_Objetivo del ejercicio_
Reescribe las líneas desde la que contiene "Within the picture" hasta el final de los ítems, cambiando "nearer" por "closer" y dejando todo lo demás igual.

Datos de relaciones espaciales

☆ ☆ ☆ ☆

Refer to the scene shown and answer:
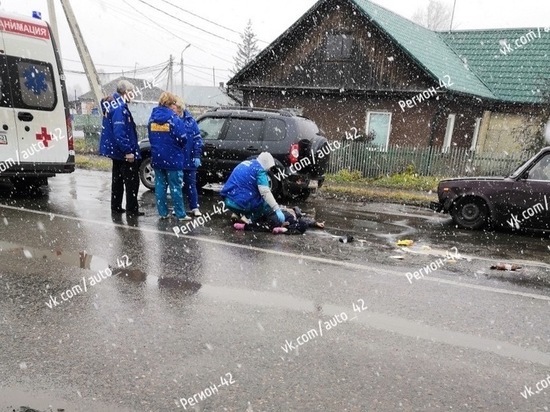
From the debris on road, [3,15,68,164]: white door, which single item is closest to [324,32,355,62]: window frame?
[3,15,68,164]: white door

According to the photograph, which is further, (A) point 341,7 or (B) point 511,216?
(A) point 341,7

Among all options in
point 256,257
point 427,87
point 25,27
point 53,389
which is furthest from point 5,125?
point 427,87

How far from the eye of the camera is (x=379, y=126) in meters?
17.5

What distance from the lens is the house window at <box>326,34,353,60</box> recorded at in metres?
17.8

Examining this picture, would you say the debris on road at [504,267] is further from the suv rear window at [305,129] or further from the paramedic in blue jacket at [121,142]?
the paramedic in blue jacket at [121,142]

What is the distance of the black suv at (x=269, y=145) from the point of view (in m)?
8.89

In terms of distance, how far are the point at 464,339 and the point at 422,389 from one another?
0.94 metres

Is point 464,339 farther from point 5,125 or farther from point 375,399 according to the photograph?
point 5,125

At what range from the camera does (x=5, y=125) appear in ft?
24.6

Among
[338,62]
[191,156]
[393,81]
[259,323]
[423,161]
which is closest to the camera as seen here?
[259,323]

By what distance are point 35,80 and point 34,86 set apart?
110 millimetres

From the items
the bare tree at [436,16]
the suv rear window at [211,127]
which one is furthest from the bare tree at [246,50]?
the suv rear window at [211,127]

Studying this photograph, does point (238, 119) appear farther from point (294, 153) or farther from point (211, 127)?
point (294, 153)

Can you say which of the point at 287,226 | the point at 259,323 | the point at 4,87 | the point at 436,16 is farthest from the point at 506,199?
the point at 436,16
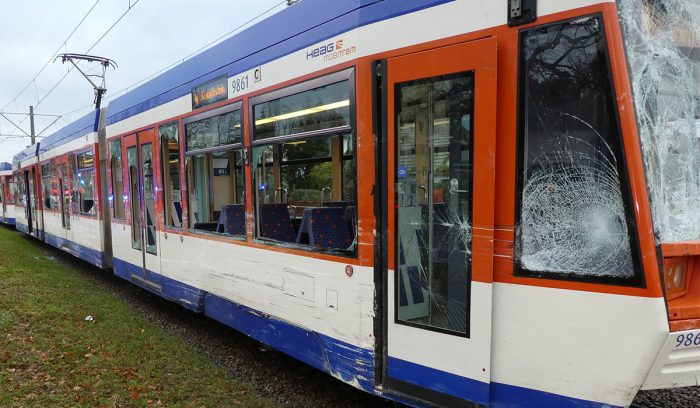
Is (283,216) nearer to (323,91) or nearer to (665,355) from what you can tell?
(323,91)

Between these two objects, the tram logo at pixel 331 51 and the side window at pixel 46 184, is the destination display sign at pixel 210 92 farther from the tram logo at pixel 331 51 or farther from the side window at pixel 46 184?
the side window at pixel 46 184

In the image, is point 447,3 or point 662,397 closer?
point 447,3

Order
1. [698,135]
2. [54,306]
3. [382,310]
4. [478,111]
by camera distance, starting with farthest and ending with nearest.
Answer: [54,306] < [382,310] < [478,111] < [698,135]

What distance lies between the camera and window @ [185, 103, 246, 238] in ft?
15.3

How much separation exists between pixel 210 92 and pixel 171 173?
155cm

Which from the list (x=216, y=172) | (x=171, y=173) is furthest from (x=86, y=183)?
(x=216, y=172)

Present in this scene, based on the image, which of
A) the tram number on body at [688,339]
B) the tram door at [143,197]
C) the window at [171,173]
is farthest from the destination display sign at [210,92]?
the tram number on body at [688,339]

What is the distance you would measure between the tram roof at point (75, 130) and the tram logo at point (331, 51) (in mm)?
6664

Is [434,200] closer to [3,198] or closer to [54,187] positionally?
[54,187]

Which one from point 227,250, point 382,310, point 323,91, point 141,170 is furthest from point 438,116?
point 141,170

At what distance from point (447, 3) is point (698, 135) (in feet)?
4.95

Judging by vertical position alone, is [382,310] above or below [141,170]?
below

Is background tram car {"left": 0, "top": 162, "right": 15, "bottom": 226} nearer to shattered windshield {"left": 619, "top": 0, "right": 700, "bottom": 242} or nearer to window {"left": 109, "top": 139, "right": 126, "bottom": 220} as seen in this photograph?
window {"left": 109, "top": 139, "right": 126, "bottom": 220}

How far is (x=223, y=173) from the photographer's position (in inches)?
245
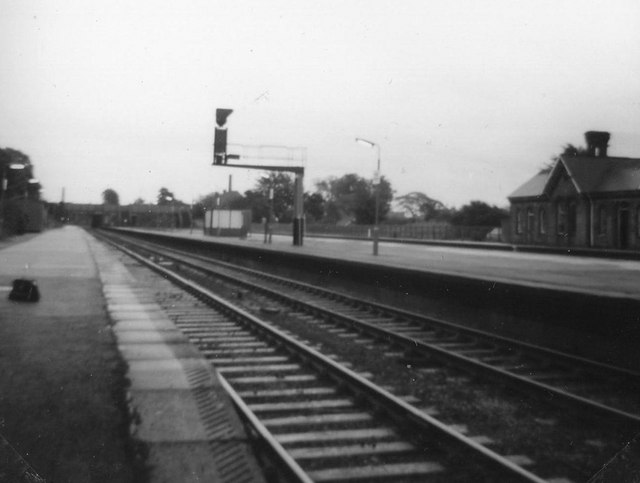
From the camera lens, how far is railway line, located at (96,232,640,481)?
4527 millimetres

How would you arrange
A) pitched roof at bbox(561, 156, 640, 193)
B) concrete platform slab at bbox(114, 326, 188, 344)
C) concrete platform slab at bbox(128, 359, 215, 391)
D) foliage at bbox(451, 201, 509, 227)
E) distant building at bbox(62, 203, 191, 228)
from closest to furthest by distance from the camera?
concrete platform slab at bbox(128, 359, 215, 391), concrete platform slab at bbox(114, 326, 188, 344), pitched roof at bbox(561, 156, 640, 193), foliage at bbox(451, 201, 509, 227), distant building at bbox(62, 203, 191, 228)

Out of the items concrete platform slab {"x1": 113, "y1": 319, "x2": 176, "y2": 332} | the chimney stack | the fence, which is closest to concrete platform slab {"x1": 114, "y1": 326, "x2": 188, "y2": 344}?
A: concrete platform slab {"x1": 113, "y1": 319, "x2": 176, "y2": 332}

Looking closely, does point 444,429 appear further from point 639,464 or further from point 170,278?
point 170,278

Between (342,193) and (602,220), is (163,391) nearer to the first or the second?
(602,220)

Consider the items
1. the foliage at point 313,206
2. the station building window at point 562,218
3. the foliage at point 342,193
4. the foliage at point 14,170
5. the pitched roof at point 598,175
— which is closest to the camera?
the pitched roof at point 598,175

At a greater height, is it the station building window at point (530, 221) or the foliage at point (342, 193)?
the foliage at point (342, 193)

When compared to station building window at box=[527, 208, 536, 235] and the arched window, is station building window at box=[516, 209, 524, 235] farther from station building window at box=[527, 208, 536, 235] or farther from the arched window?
the arched window

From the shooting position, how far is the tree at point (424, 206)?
69250 mm

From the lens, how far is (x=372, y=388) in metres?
6.04

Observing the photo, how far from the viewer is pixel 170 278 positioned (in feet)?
65.8

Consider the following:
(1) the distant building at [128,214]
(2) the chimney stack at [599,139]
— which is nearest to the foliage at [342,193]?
(1) the distant building at [128,214]

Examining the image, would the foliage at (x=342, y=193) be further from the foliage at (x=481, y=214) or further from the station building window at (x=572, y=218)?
the station building window at (x=572, y=218)

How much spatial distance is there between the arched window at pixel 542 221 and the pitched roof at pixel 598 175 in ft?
3.54

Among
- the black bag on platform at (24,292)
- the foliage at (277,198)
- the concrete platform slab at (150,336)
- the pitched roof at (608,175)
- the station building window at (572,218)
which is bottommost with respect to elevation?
the concrete platform slab at (150,336)
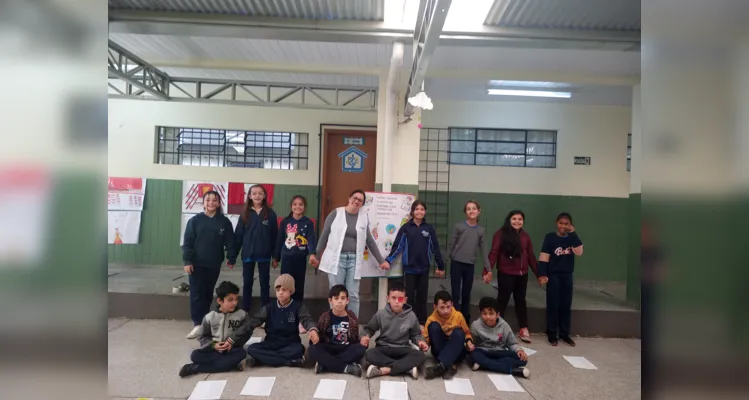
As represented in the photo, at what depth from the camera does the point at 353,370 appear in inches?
130

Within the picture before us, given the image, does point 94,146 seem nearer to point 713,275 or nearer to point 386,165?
point 713,275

☆ ☆ ☆ ☆

_Respuesta completa_
Within the picture before us, given the image, does point 94,146 seem closer to point 713,275 or closer to point 386,165?
point 713,275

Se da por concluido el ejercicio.